Wir fragen nach gesellschaftspolitischen Erfordernissen und Verantwortlichkeiten, nach der Verantwortung sozialer Netzwerke, nach grenzüberschreitenden Verantwortlichkeiten. Wir suchen nach der Möglichkeit, im Kontext des Themas, mit Sicht auf die Leiden der Kinder, solidarisch zu sein, Verantwortung zu übernehmen und zu tragen, in dieser Welt, mit dem Wissen um die Geschehnisse auf dieser Welt.

Inhaltliche Gliederung der Tagung

Die Tagung steht, diesen Fragen und Grundsätzen folgend, unter vier thematischen Schwerpunkten, die im Laufe der Tagung durchgeführt werden, sich aufeinander beziehen und berühren und von den unten genannten ReferentInnen vorgetragen werden.

Kindheit und Gewalt, gezeichnet an Körper und Seele - Auswirkungen von komplexen Traumatisierungen auf Kinder und deren Lebensspanne - eine entwicklungspsychologisch fundierte Orientierung
Lars Kuntzag (D), Annette Streeck Fischer (D), Hilarion Petzold (D, NL)

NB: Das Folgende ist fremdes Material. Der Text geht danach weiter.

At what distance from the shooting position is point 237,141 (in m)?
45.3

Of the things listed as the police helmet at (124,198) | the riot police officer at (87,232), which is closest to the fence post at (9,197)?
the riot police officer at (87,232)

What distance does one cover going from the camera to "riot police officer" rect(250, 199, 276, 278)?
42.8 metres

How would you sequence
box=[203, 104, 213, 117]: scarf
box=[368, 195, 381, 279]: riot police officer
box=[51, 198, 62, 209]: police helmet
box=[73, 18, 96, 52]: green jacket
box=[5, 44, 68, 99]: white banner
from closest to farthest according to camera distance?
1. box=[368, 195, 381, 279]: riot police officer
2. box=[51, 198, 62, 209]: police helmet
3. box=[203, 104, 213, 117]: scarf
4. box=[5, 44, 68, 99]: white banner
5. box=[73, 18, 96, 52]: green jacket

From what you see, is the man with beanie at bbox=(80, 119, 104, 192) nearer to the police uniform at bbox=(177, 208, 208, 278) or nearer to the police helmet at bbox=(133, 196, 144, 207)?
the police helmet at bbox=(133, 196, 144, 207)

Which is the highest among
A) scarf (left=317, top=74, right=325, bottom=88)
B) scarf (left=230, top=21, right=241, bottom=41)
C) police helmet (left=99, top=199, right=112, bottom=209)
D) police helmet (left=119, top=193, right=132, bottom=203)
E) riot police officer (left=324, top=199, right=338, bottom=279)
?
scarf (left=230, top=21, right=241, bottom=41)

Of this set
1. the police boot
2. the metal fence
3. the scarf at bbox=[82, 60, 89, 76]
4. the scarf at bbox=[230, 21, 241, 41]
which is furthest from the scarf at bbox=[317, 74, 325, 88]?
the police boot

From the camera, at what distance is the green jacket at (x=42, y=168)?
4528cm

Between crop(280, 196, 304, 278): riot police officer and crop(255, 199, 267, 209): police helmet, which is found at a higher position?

Die Antwort der Kinder - auf zugefügte Gewalt - auf dem Hintergrund ihrer kulturellen Zugehörigkeit
Gertrude Bogyi (A), Sheila Melzak (GB)

Das verletzte Kind im Spannungsfeld von - Kultur - Religion – Psychologie
Westliche psychologische Konzepte im Wirkfeld einer nicht europäischen Kultur // Sinn, Wert und Orientierung - (Psychotherapie und Spiritualität)
Albert Nambaje (Ruanda), Hortense ME Bla (Cote d’Ivoire), Veronica Gradl (A), Lene Handberg (Dänemark)

Gesellschaftspolitische Aspekte und Verantwortlichkeiten in diesen Themenfeldern
Ulrich Ladurner (D), Mehdi Benchelah (Palästina), Dan Bar-On (Israel), Helmut Sax (A), Sheila Melzak (GB), Hilarion Petzold (D, NL), Eva Maria Topel (D, USA)

Aufbau der Tage

Die Referate sind so angeordnet, dass an jedem der Tage eine Vernetzung und Berührung dieser vier thematischen Bereiche stattfinden kann, sodass die disziplinenübergreifende Relevanz des Themas vor Augen geführt und fühlbar, begreifbar wird.

Wir geben den Workshops angemessen Raum und Zeit, damit eine Vertiefung der in den Referaten statthabenden Ausführungen gelingt, konkrete Kinderschicksale betrachtet und konkrete Interventionen unmittelbarer und erlebbarer vermittelt werden können.

Es ist uns ein tiefes Anliegen, die in Österreich in diesem Themenfeld arbeitenden Organisationen miteinander und mit internationalen Organisationen zu vernetzen, um für den Arbeitsalltag konkrete AnsprechpartnerInnen / erfahrene Fachkräfte namhaft zu machen und konkrete Arbeitsstrategien aufzuzeigen, die sich in der Praxis bewährt haben, und auch übertragbar sind.